## PASSAGE
※

Aujourd’hui comment lui dire ?
29 avril 2022 – sur le vif
Assise à mon secrétaire d’enfance, blanc écaillé par le temps, le même sous-main aux fleurs roses, au dehors les oiseaux en fête, le même tilleul flamboyant, majestueux s’approche de la fenêtre, au loin tondeuse dans un jardin, chien qui aboie. Le soleil perce. Quelques parfums transportent des années en arrière, mais il n’y a qu’ici, maintenant. Je ne peux pas réellement être autre part qu’ici, maintenant. Et pourtant. Comment lui dire, à cette petite fille, que tout sans cesse disparaîtra, et que tout sans cesse reviendra ? Un jour d’avril, avec au dehors les oiseaux en fête.
Aujourd’hui table de
26 avril 2022 – sur le vif
Sur mon secrétaire, se bousculent péniblement l’ordinateur, la trousse remplie de piles et de monnaie, le livre à lire, la tasse à ras bord de tisane, les trente carnets à trier, les feuilles en vrac – gribouillages téléphoniques, objectifs “du jour”, notes de réunion, horaires de train. Je rêve d’un bureau immense, grande table de travail, où m’étaler, où à la fois laisser vivre et ordonner le bordel. Depuis mon secrétaire, j’entends l’eau et les pales du lave-vaisselle tourner, tempêter. Je rêve de murs, de pièces, de limites et de frontières, d’un espace pour chaque fonction. Quand j’ai du mal à m’y mettre, je rêve de choses très matérielles comme solutions toutes faites à ma procrastination.
Aujourd’hui ça change tout le temps
29 mars – sur le tard
Dans le miroir des toilettes du bâtiment, pas trop mal aujourd’hui. Dans celui de l’ascenseur en rentrant chez moi, quelle horreur. À la pause, je parle, parle, parle, on ne peut plus m’arrêter. Quelques jours plus tôt, je me demandais si j’avais quelque chose à dire à quelqu’un. Dans mes écouteurs, Chan chan surgit, avec l’envie de pleurer aux premières notes. Quelques minutes plus tard, sur le même morceau, l’envie de danser, je souris et remue mes hanches sur le siège du bus. Je lis d’affilée plusieurs articles d’un blog aimé, je n’avais jamais remarqué combien nos territoires sont proches. Il suffisait de regarder.
Aujourd’hui action éclair
28 mars – sur le tard
Après l’obsession des images, l’obsession de la page d’accueil. Trouver une mise en page, trouver des mots. Aujourd’hui, un sur deux. Un carrousel enfin pour arrêter de tourner en rond. Reste à dire ce qu’on trouvera ici, donner envie aux passants d’entrer et de s’y promener. Je vois l’erreur et je la fais quand même. Du temps passé sur tout ce qu’il y a autour, au lieu de faire ce qu’il y a au cœur. Au diable le SEO, les réseaux sociaux, les menus, les footers et les plugins. Pensée éclair : je dois faire les bonnes actions, celles qui comptent vraiment, écrire et cueillir. Cohérence zéro : je re-perds une heure à comparer trois outils de newsletter.

※

## JEU DE DONNÉES
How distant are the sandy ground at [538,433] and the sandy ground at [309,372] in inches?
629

※

## VOTRE TÂCHE
Recopiez à l'identique la partie du passage qui commence aux mots « Aujourd’hui table de » et s'arrête après les mots « à ma procrastination. ». Les données n'ont aucun lien avec le passage.

## LA RÉPONSE
Aujourd’hui table de
26 avril 2022 – sur le vif
Sur mon secrétaire, se bousculent péniblement l’ordinateur, la trousse remplie de piles et de monnaie, le livre à lire, la tasse à ras bord de tisane, les trente carnets à trier, les feuilles en vrac – gribouillages téléphoniques, objectifs “du jour”, notes de réunion, horaires de train. Je rêve d’un bureau immense, grande table de travail, où m’étaler, où à la fois laisser vivre et ordonner le bordel. Depuis mon secrétaire, j’entends l’eau et les pales du lave-vaisselle tourner, tempêter. Je rêve de murs, de pièces, de limites et de frontières, d’un espace pour chaque fonction. Quand j’ai du mal à m’y mettre, je rêve de choses très matérielles comme solutions toutes faites à ma procrastination.